REPUBLIKA.CO.ID, JAKARTA -- Loper koran adalah satu-satunya rantai paling ujung yang menghubungkan penerbit harian dengan para pembaca. Tanpa loper koran, mustahil sirkulasi dan peredaran media kontrol pemerintah dan sosial itu dapat terbaca masyarakat.
Tukiman (69 tahun) menilai, loper bukanlah pekerjaan yang gampang. Meski tak harus punya kemampuan khusus dan tak butuh gelar akademis, namun Tukiman berpendapat seorang loper koran punya tanggung jawab. Khusus lagi. "Kita (loper koran) punya beban lahir bathin," tuturnya, Jumat (28/7).
Bapak enam anak ini sepertinya mahfum benar apa yang dikerjakannya. Sejak 1995 ia sudah menggeluti dunia ini. Ia memilih menjadi pengedar koran setelah dipecat dari pabrik swasta. Kawasan Pondok Indah dan Trogong Jakarta Selatan adalah dua wilayah edarannya. Dengan sepeda motor, Tukiman melaju dari rumahnya di seputar Gandaria Selatan, Jakarta Selatan.
Saban pagi sebelum Tuhan menuntut kewajibannya, Tukiman sudah berada di jalanan, menyebarkan koran. "Saya shalat (Subuh) di masjid terdekat saat (usai) azan selesai," akunya.
Bagi Tukiman, tidak ada soal kalau persoalan nafkah. Hasil meloper terbukti bisa membuatnya tetap sehat. Meski semakin tua, ia mengaku pekerjaan meloper koran sudah cukup.

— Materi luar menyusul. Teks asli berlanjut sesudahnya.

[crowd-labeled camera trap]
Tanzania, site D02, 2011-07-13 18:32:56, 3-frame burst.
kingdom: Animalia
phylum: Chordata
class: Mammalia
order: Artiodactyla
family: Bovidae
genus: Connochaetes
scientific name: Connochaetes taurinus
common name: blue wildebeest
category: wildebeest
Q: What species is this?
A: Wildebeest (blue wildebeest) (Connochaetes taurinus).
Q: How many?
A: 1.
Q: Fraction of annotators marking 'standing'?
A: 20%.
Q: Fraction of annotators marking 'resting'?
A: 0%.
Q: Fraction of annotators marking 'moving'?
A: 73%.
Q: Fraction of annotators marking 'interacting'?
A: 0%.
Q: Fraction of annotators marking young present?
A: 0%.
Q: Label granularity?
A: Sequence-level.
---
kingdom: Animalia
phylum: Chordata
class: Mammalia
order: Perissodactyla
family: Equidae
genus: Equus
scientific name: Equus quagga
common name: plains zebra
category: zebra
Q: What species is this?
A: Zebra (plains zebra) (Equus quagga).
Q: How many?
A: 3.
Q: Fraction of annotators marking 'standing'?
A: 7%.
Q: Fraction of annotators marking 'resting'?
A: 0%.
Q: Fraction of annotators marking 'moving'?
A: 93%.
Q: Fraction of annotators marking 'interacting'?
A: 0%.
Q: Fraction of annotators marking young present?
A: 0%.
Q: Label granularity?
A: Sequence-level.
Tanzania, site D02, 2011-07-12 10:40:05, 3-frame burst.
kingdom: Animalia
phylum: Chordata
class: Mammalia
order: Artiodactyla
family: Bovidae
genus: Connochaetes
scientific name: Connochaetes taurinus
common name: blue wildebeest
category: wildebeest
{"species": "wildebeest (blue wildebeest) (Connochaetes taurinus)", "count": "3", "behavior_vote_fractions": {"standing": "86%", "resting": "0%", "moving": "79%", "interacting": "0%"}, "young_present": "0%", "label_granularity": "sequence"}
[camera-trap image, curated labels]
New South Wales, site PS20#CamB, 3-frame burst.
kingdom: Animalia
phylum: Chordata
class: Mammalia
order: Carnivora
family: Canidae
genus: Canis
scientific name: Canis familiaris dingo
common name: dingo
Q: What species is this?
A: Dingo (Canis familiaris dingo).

Pada Jumat (28/7) tercatat ada seribu 'Tukiman' di Gedung Olah Raga Kebun Binatang Ragunan, Jakarta Selatan. Harian Republika, jadi tuan rumah silaturahim antara media Islam tersebut dengan para loper koran dan agensi. Bertajuk 'Buka Puasa Bersama Agen dan Loper Koran Republika', menjadi salah satu moment interaksi rutin tiap tahun yang Republika siapkan.
Silaturahim ini tentu meriah. Bukan lantaran banyak hadiah, dan bagi-bagi sembako, atau apa pun itu. Tapi, menurut Tukiman, kegiatan ini adalah apresiasi untuk peloper koran yang mestinya rutin ada dan terus dilakukan media-media pemberitaan. "Seperti ini kan bagus. Kami mendukung yang seperti ini. Kalau Republika saya pasti datang," tuturnya.
Tukiman mengungkapkan, Harian Republika memang punya keakraban dengan para loper. Itu terbukti, ketika penerbit dan media berita lain hanya mengundang para agensi dalam setiap acara serupa. Padahal, menurutnya, tukang loper lah yang menjadi ujung tanduk peredaran.
"Ya harusnya jangan agensi sajalah. Kami-kami ini kan juga ikut bekerja," ujar satu di antara loper dari Bakat Agensi ini.
Ungkapan senada dikatakan pemilik Agensi Terbit di Bekasi, Dadang Santoso. Dadang sudah sepuluh tahun lebih jadi agen pengedar Harian Republika di wilayah penyangga ibu kota.
Dadang punya sebelas personil lapangan untuk menghadirkan Harian Republika di pintu rumah pelanggan, sebelum matahari terbit. Dadang mengakui, pekerjaan tukang edar itu memang tak mudah.
"Sudah sepantasnya memang media-media ikut mensejahterakan para loper ini. Paling tidak ada komunikasi seperti acara ini," kata Dadang.